#### THE TASK
The required answer is every line of the data containing the word "SERVICE".

#### RECORD EXCERPTS
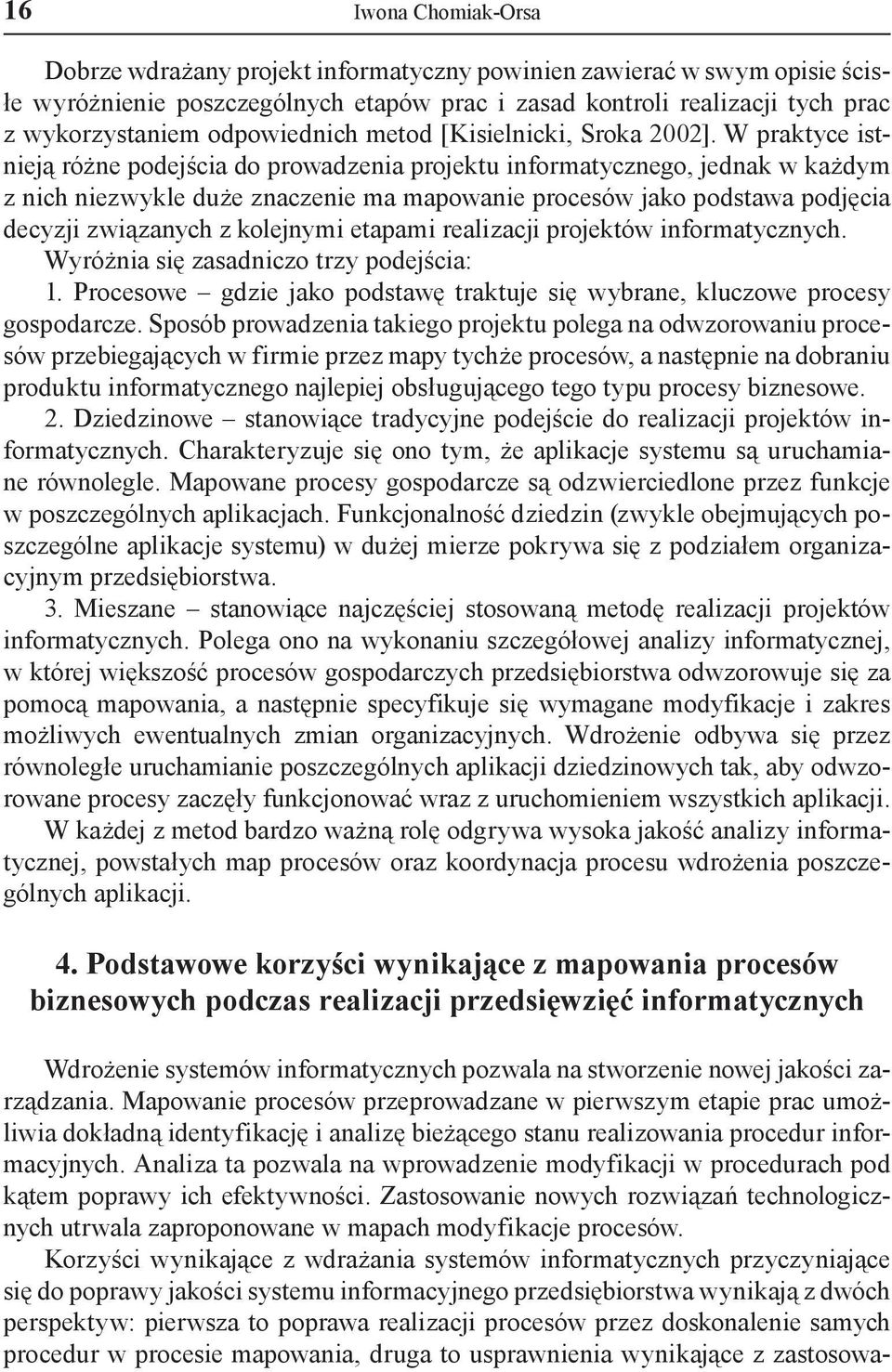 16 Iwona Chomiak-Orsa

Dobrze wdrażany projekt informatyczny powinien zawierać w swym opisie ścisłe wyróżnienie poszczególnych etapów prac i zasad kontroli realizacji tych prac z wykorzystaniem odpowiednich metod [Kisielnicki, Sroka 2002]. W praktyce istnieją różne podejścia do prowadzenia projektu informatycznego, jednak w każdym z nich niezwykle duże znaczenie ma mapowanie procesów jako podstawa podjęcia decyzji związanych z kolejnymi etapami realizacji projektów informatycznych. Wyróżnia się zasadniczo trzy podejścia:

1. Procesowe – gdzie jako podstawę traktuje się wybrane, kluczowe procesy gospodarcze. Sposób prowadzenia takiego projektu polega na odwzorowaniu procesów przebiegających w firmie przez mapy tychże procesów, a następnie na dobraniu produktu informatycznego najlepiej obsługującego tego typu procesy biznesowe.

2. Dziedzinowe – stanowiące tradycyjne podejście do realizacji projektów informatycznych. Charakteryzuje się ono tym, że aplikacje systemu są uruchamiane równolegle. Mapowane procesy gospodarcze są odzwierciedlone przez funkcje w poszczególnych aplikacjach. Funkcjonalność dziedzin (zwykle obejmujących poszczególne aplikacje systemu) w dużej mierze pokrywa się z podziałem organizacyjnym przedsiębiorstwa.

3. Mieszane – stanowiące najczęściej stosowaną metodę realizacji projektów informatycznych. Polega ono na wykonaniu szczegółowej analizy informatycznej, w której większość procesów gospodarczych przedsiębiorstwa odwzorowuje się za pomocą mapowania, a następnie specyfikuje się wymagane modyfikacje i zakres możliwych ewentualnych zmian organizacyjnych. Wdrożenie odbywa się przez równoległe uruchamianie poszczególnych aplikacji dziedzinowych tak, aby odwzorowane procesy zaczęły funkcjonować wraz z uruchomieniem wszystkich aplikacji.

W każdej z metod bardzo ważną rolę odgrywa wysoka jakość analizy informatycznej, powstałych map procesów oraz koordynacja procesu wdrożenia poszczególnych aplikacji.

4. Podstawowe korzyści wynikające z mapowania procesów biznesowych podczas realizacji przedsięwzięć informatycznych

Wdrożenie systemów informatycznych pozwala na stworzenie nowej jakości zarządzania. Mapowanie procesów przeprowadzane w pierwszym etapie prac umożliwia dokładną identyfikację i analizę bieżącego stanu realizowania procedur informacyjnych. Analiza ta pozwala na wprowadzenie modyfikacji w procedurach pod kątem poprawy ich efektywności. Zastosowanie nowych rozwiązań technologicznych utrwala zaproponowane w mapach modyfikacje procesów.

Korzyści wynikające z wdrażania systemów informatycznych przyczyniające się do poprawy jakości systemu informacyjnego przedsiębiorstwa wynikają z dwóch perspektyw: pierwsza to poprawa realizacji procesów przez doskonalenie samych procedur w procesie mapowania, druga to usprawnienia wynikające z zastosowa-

--

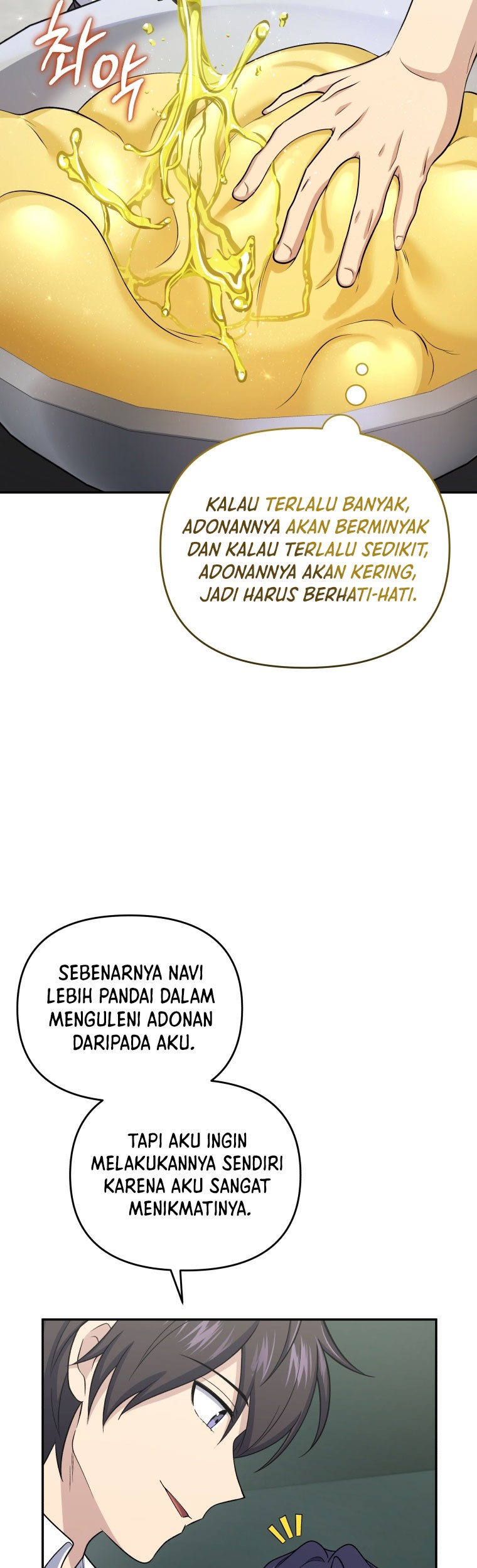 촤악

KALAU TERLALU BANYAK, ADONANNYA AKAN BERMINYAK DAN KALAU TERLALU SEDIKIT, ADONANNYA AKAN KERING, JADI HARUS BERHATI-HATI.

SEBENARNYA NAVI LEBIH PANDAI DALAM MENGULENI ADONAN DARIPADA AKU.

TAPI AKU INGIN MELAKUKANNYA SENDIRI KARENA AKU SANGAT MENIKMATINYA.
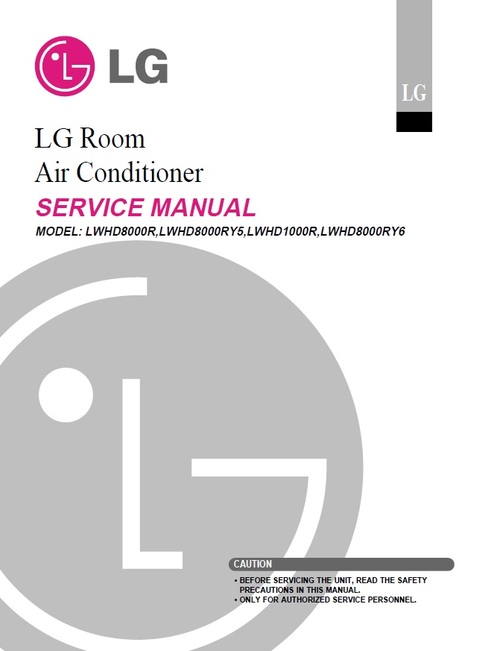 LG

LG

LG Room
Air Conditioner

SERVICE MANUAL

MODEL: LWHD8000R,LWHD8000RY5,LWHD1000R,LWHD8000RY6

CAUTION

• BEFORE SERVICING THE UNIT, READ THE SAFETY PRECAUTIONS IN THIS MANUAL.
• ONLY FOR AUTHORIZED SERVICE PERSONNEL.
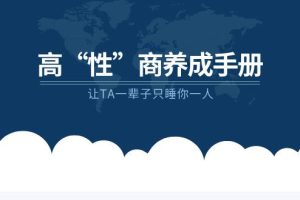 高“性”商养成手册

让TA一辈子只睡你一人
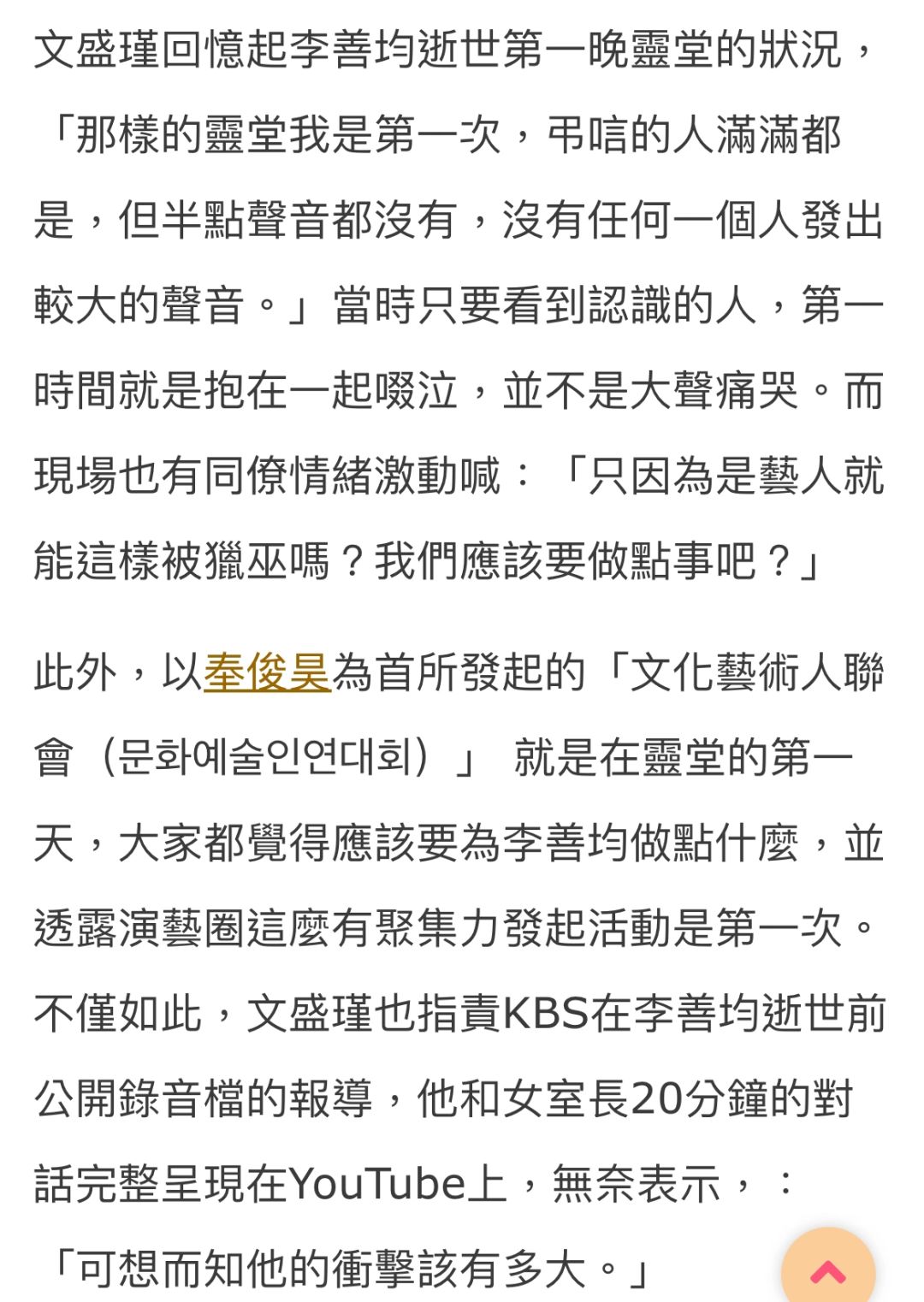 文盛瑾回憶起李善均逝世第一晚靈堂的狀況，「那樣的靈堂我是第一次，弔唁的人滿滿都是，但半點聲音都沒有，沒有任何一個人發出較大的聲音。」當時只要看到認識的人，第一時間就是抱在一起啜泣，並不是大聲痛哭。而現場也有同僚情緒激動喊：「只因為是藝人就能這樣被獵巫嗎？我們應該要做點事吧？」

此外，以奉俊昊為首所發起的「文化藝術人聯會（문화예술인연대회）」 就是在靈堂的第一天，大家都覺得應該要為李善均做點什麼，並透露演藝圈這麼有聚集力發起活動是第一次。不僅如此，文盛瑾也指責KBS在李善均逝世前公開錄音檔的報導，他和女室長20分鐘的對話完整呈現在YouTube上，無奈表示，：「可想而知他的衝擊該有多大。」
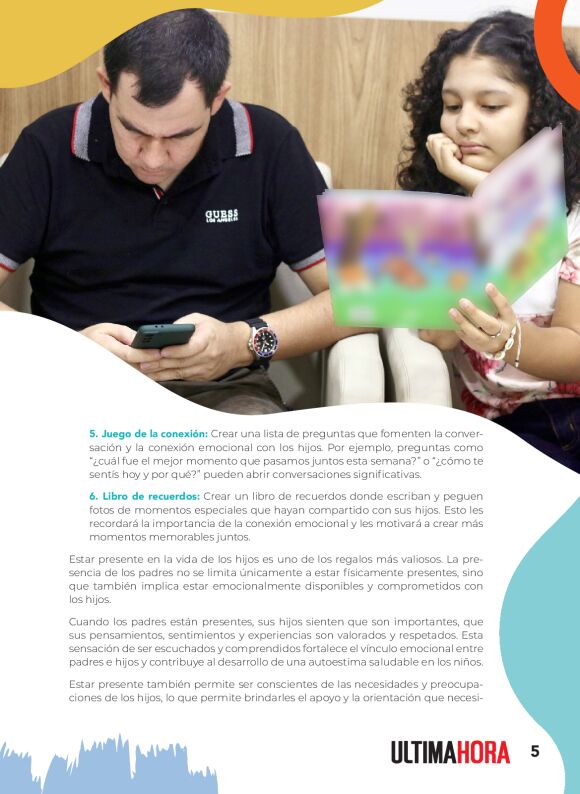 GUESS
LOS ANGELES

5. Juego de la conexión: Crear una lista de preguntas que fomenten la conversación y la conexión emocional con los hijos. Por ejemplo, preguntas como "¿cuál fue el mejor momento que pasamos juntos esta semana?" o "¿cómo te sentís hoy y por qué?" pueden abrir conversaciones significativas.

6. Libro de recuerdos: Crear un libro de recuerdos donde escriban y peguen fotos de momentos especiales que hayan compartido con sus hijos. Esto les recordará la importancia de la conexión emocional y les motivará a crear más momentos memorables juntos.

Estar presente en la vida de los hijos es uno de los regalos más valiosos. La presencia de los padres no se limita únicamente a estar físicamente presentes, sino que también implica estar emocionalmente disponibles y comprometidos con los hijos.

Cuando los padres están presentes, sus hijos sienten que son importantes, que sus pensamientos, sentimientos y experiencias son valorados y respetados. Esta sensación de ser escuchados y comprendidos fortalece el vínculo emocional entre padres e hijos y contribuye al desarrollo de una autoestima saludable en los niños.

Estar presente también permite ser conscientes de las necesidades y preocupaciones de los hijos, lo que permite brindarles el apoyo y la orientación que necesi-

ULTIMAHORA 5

#### ANSWER SECTION
SERVICE MANUAL
• ONLY FOR AUTHORIZED SERVICE PERSONNEL.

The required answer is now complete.